═════ Texto proporcionado
Jan Martens con GRIP y Dance On Ensemble
Lo que la danza puede hacer, solo ella y las personas que bailan y las que participamos de ello, contemplando y vibrando, lo podemos saber. La cuestión que me planteo: ¿es posible transmitir esos saberes, fuera de la experiencia que los alumbra?
Acontece con la danza que nos toca, nos asombra y nos hace pensar.
Acontece con el sentimiento de enraizamiento a un paisaje o con la emoción que nos puede suscitar una lengua, sobre todo cuando es minusvalorada, marginada o reprimida, como es el caso de mi lengua materna (el gallego).
Se trata de saberes difícilmente transmisibles a otra persona que no los haya experimentado o vivenciado.
El saber que nos proporciona la danza, desde los cuerpos, no solo está en la emoción cinética (movimiento) y estética (arte), sino también en el afecto, en cómo nos afecta lo que acontece en ese encuentro rítmico en el que entramos.
══════════
Consignas de trabajo -
- A) Según el texto sobre la danza, ¿cuál es la lengua materna de quien escribe?
- B) Transcribe del texto sobre la danza el fragmento comprendido entre "El saber que" y "el que entramos.", ambos incluidos.
═════ Datos
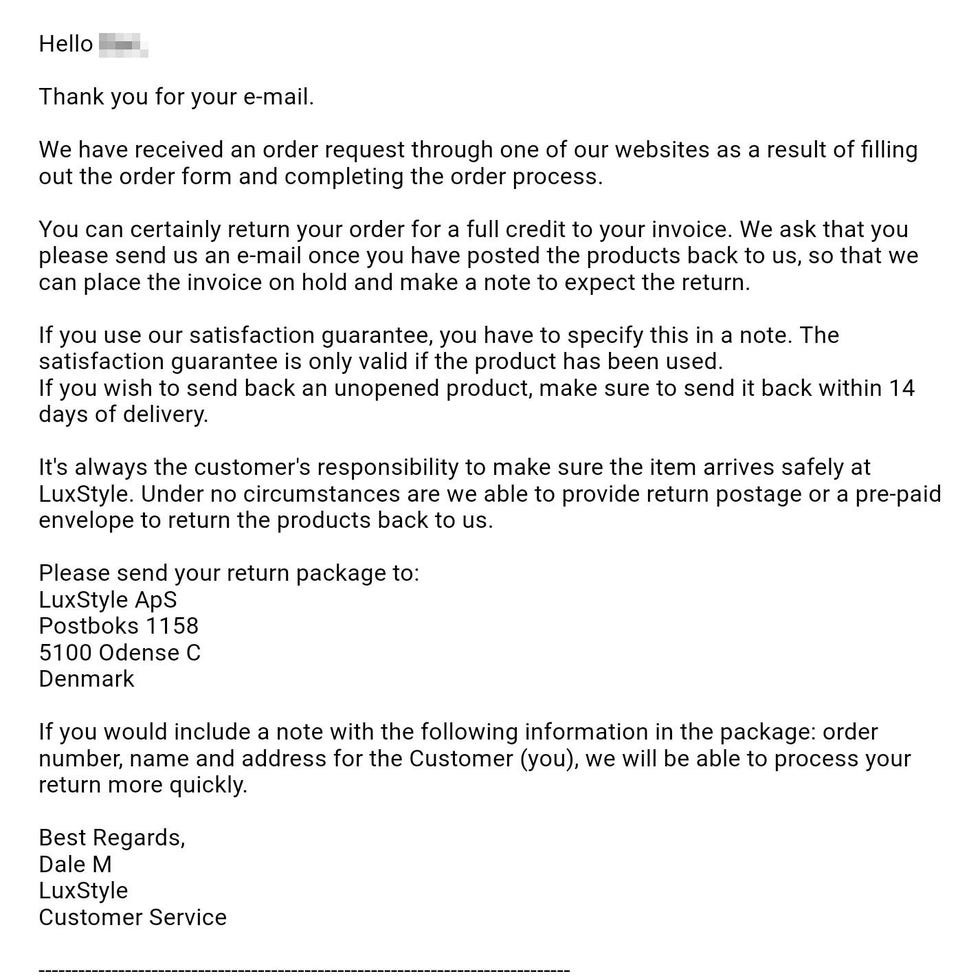 The Lux Style International advert scam on Instagram you need to watch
══════════
Problemas resueltos -
- A) El gallego.

- B)
El saber que nos proporciona la danza, desde los cuerpos, no solo está en la emoción cinética (movimiento) y estética (arte), sino también en el afecto, en cómo nos afecta lo que acontece en ese encuentro rítmico en el que entramos.